Like its enduro-loving sister, the Contessa Ransom, you can retrofit it with 650b hoops. With this in mind, can the only bike on test with an alloy frame take on three carbon beasts: Canyon’s Spectral WMN CF 8.0, Juliana’s Maverick C R and Liv’s Intrigue Advanced 1?
Scott Contessa Genius 910 frame
Scott sells through traditional shops, with all the benefits that entails. But with a distributor and retailer both taking a cut, you only get an alloy frame, for pretty much the same price as the mostly-carbon Canyon.
Although it’s heavier, good geometry compensates for the extra weight. Whether going up or down, the bike’s shape makes it feel capable in all situations.

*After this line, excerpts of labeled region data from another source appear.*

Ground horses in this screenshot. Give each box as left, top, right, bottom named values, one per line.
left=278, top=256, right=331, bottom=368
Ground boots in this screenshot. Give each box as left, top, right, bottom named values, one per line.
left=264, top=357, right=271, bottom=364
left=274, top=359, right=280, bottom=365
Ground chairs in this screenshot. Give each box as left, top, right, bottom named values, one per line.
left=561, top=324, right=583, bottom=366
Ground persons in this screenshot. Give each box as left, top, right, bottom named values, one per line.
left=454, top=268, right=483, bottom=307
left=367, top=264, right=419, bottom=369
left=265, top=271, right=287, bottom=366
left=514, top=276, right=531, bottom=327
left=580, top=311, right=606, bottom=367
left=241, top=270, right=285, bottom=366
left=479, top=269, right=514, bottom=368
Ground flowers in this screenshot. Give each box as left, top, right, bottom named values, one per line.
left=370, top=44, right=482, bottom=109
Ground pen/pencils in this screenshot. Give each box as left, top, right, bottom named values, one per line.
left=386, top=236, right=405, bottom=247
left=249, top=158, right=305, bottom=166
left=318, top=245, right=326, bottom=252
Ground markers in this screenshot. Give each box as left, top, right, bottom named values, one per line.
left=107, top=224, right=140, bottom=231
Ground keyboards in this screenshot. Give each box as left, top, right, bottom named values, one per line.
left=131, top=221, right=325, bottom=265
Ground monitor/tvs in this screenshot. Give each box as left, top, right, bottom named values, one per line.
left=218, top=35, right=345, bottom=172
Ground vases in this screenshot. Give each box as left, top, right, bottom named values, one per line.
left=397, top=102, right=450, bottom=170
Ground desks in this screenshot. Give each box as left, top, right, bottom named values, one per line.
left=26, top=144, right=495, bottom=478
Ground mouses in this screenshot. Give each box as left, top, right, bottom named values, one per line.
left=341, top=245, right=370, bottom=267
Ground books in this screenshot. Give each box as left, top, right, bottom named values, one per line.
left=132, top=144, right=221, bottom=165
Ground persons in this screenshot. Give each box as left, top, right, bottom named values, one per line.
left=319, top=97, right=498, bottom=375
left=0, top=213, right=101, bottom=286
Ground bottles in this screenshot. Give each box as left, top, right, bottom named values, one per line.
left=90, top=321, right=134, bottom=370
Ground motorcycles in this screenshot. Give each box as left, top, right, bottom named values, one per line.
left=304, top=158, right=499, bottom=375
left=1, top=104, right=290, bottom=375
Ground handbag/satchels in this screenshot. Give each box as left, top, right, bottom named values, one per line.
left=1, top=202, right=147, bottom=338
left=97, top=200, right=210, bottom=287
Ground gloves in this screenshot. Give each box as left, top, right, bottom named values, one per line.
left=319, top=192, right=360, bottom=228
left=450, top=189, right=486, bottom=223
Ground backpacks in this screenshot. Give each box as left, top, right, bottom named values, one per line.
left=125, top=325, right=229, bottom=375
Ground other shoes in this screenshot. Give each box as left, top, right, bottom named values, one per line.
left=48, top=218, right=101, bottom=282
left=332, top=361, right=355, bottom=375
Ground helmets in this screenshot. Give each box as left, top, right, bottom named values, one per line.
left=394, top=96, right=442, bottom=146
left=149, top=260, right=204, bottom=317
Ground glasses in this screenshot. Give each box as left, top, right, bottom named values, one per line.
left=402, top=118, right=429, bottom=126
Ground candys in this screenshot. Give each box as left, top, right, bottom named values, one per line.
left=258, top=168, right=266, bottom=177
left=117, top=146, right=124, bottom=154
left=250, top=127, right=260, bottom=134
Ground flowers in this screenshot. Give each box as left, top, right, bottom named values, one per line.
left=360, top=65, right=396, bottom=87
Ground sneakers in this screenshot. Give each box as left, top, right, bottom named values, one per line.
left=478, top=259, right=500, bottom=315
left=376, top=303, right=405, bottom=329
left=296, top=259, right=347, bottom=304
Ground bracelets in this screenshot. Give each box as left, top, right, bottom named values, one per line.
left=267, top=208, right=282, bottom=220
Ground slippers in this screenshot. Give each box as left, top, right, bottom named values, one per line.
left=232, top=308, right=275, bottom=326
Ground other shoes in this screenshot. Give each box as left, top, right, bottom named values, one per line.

Its 65-degree head angle is the slackest on test and, if you prefer to fit 650b wheels, you need only switch the flip-chip in the upper shock mount from ‘Low’ to ‘High’.
Unlike Canyon and Liv, Scott offers the same sizes (small, medium, large) as on its unisex bikes, making it easier for riders who enjoy fast, rough descents to size up for more reach.
I rode the small, because no medium was available. This was the size recommended by Scott’s website, but I found the short reach (405.9mm) made getting in the right position between the wheels a bit of a balancing act, and would have preferred the next size up.
Scott Contessa Genius 910 kit
There’s a bit of a rats’ nest of cables in front of the handlebar, due to Scott’s TwinLoc suspension adjustment system.
The actuator sits where you’d usually find the dropper post remote (there’s a vertical lever next to the grip for it instead) and lets you toggle the fork and shock between three modes simultaneously: ‘Descend’, ‘Traction Control’ and ‘Lockout’.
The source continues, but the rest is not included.